◆ Information shown
+---+

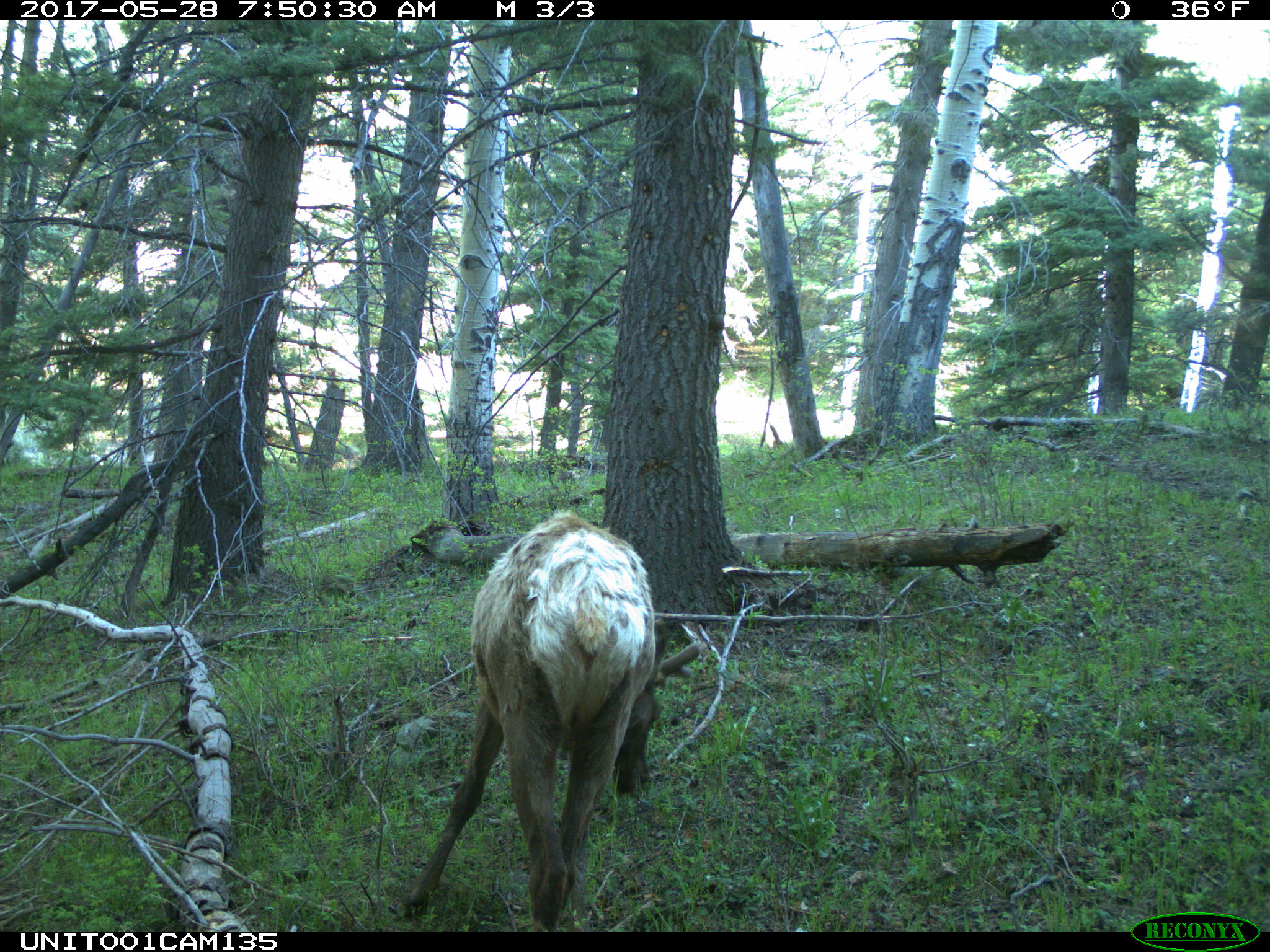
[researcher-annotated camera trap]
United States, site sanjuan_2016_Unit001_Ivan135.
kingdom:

+---+

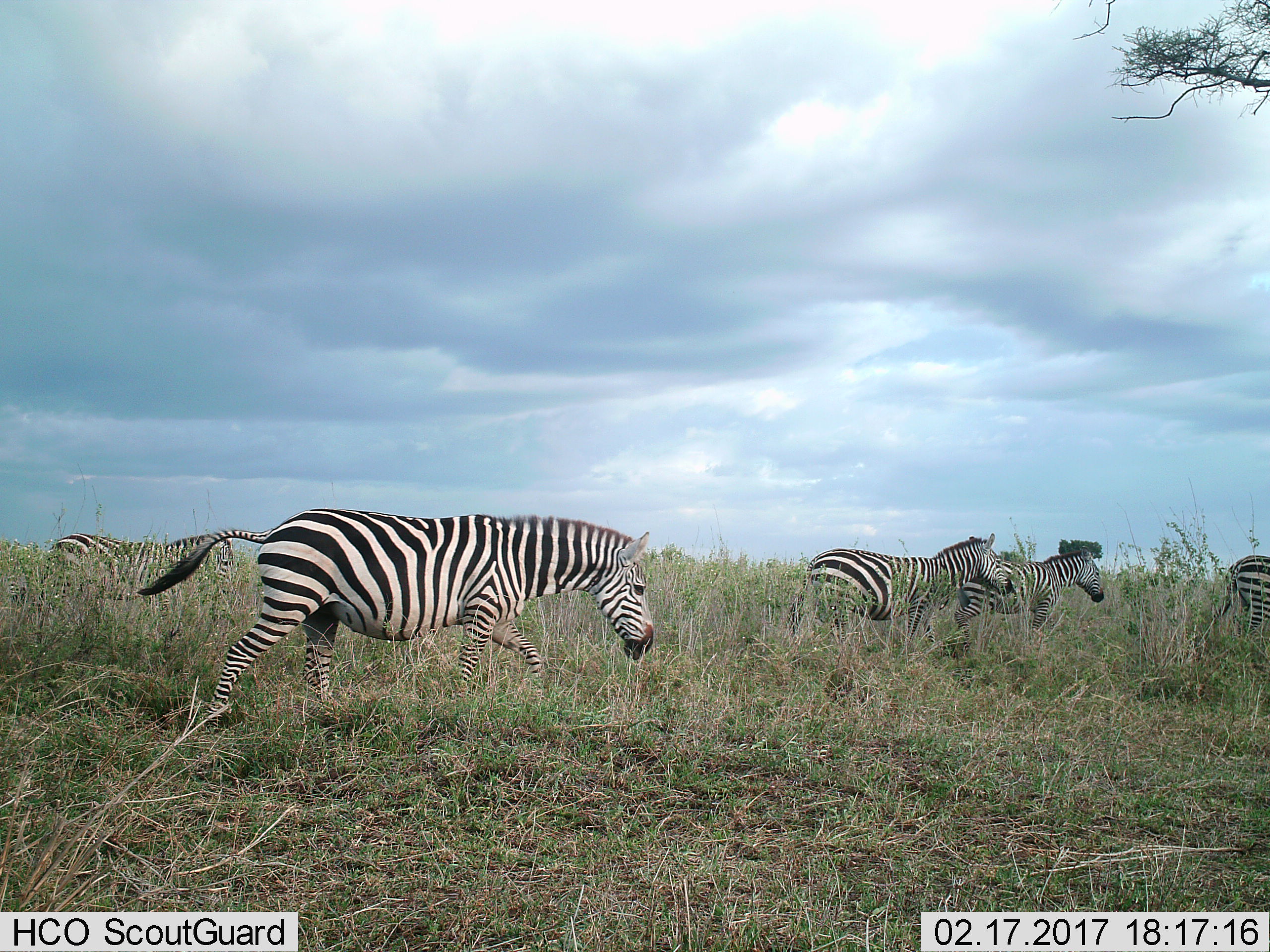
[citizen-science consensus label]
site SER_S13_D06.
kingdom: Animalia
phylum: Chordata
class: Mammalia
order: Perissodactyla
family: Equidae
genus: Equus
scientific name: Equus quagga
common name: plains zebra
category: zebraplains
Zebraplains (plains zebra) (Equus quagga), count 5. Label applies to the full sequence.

+---+

◆ Exercise objective
Copy each line of the data that contains the word "site", leaving the other lines out.

◆ Response to the exercise
United States, site sanjuan_2016_Unit001_Ivan135.
site SER_S13_D06.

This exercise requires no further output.